At this critical juncture in the U.S.-China relationship, what should the Biden administration do? What is it likely to do?
Join Perry World House, the Penn Center for the Study for Contemporary China, and a panel of seasoned policymakers and experts to answer these questions and more on the next four years of U.S. foreign policy towards China.
Sheena Chestnut Greitens is an Associate Professor at the LBJ School of Public Affairs at the University of Texas at Austin, where she is affiliated with both the Strauss Center and Clements Center for National Security. She is also a non-resident senior fellow with the Brookings Institution in Washington, D.C. Her research focuses on security, East Asia, and authoritarian politics and foreign policy. Greitens' work on China and North Korea has appeared in academic journals and edited volumes in English, Chinese, and Korean, and in major media outlets, and she has previously testified to Congress on security issues in the Indo-Pacific. Her first book, Dictators and their Secret Police: Coercive Institutions and State Violence (Cambridge, 2016) received several academic awards. She is currently working on two main research projects: one on China's internal security policies and their implications for China in the world, and another on authoritarian diasporas, particularly focused on North Korea. She holds a doctorate from Harvard University; a Master of Philosophy from Oxford University, where she studied as a Marshall Scholar; and a bachelor's from Stanford University.
Ryan Hass is a senior fellow and the Michael H. Armacost Chair in the Foreign Policy program at Brookings. He is also the Interim Chen-Fu and Cecilia Yen Koo Chair in Taiwan Studies at Brookings, and a nonresident affiliated fellow in the Paul Tsai China Center at Yale Law School. From 2013 to 2017, Hass served as the director for China, Taiwan and Mongolia at the National Security Council (NSC) staff. In that role, he advised President Obama and senior White House officials on all aspects of U.S. policy toward China, Taiwan, and Mongolia, and coordinated the implementation of U.S. policy among U.S. government departments and agencies. Prior to NSC, Hass served as a Foreign Service Officer in U.S. Embassy Beijing and Seoul, and domestically in the State Department Offices of Taiwan Coordination and Korean Affairs. He is author of Stronger: Adapting America’s China Strategy in an Age of Competitive Interdependence.

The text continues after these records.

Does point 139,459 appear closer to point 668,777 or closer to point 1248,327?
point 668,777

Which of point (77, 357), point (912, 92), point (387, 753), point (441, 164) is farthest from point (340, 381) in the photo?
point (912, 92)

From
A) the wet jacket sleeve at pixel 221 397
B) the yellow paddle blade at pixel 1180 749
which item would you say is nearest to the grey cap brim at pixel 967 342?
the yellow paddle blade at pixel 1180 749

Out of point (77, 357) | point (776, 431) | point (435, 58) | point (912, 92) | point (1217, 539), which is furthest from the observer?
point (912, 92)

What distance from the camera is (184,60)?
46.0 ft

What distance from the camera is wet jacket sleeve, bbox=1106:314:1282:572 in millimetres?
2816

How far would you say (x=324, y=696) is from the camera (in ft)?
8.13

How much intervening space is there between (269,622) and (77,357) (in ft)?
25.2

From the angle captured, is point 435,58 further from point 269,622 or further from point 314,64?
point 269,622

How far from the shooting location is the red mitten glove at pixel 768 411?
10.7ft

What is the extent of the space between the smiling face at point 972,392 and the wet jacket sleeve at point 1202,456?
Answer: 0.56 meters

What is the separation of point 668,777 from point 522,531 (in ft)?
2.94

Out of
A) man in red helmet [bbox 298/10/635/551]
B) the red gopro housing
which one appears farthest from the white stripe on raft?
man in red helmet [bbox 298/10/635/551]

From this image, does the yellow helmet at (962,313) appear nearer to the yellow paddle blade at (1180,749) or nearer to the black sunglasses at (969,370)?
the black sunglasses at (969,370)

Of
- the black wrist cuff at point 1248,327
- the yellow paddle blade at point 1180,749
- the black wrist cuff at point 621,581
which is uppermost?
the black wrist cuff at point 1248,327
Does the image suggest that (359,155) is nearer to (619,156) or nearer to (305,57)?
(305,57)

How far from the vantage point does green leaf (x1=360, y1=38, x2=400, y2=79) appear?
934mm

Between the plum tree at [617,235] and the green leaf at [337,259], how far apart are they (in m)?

Susan A. Thornton is a retired senior U.S. diplomat with almost 30 years of experience with the U.S. State Department in Eurasia and East Asia. She is currently a Senior Fellow and Research Scholar at the Yale University Law School Paul Tsai China Center, Director of the Forum on Asia-Pacific Security at the National Committee on American Foreign Policy, and a Non-Resident Fellow at the Brookings Institution. Until July 2018, Thornton was Acting Assistant Secretary for East Asian and Pacific Affairs at the Department of State and led East Asia policy making amid crises with North Korea, escalating trade tensions with China, and a fast-changing international environment. In previous State Department roles, she worked on U.S. policy toward China, Korea and the former Soviet Union and served in leadership positions at U.S. embassies in Central Asia, Russia, the Caucasus and China. Thornton received her M.A. in International Relations from Johns Hopkins SAIS and her B.A. from Bowdoin College in Economics and Russian. She serves on several non-profit boards, speaks Mandarin and Russian, and lives on an organic farm in Lisbon, Maine.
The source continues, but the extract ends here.